• The task:
Write out the data below exactly as given, without any of its pictures.

• Stored records:
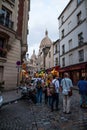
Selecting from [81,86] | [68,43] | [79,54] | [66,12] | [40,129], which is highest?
[66,12]

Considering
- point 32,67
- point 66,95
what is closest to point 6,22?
point 66,95

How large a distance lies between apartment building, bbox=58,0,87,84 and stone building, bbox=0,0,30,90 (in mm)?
7836

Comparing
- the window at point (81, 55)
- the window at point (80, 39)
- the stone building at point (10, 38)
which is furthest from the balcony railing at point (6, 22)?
the window at point (81, 55)

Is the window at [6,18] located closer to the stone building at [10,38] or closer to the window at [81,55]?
the stone building at [10,38]

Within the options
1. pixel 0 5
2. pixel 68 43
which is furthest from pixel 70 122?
pixel 68 43

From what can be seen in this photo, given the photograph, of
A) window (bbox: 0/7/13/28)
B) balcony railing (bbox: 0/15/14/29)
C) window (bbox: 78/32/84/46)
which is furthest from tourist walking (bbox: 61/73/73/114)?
window (bbox: 78/32/84/46)

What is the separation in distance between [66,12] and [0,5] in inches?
617

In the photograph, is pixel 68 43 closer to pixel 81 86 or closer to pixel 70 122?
pixel 81 86

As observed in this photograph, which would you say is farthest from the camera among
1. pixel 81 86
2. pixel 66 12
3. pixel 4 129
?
pixel 66 12

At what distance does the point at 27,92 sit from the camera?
11102 millimetres

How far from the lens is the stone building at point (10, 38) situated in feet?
51.4

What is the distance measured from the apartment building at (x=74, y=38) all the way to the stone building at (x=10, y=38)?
7836 millimetres

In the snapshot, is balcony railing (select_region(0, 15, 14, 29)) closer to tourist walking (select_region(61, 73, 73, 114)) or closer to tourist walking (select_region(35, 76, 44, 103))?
tourist walking (select_region(35, 76, 44, 103))

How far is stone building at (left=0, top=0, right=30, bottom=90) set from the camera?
15.7 metres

• Answer in full:
Selecting from [81,86] | [68,43] | [79,54] | [66,12] | [40,129], which is highest?
[66,12]

Considering
- point 32,67
- point 66,95
what is closest to point 6,22?
point 66,95

How large a distance lies between apartment building, bbox=58,0,87,84 and stone building, bbox=0,0,30,90 (in mm)?
7836

Comparing
- the window at point (81, 55)
- the window at point (80, 39)
- the stone building at point (10, 38)
which is furthest from the balcony railing at point (6, 22)?
the window at point (81, 55)

Is the window at [6,18] located closer to the stone building at [10,38] or closer to the window at [81,55]?
the stone building at [10,38]

Within the options
1. pixel 0 5
2. pixel 68 43
which is furthest from pixel 70 122?
pixel 68 43

From what can be seen in this photo, given the photograph, of
A) window (bbox: 0/7/13/28)
B) balcony railing (bbox: 0/15/14/29)
C) window (bbox: 78/32/84/46)
which is furthest from tourist walking (bbox: 61/73/73/114)?
window (bbox: 78/32/84/46)

What is the separation in distance between [66,12] and [0,5] in inches?
617

In the photograph, is pixel 68 43 closer to pixel 81 86 or closer to pixel 70 122?
pixel 81 86

As observed in this photograph, which would you say is farthest from the camera among
1. pixel 81 86
2. pixel 66 12
3. pixel 4 129
?
pixel 66 12

At what distance does the point at 27,92 sit from the camera?
11102 millimetres

How far from the lens is the stone building at point (10, 38) situated in feet?
51.4

What is the distance measured from the apartment building at (x=74, y=38) all the way to the stone building at (x=10, y=38)?
7836 millimetres

In the snapshot, is balcony railing (select_region(0, 15, 14, 29)) closer to tourist walking (select_region(61, 73, 73, 114)) or closer to tourist walking (select_region(35, 76, 44, 103))?
tourist walking (select_region(35, 76, 44, 103))

How far is stone building at (left=0, top=0, right=30, bottom=90) set from the camera?
15.7 metres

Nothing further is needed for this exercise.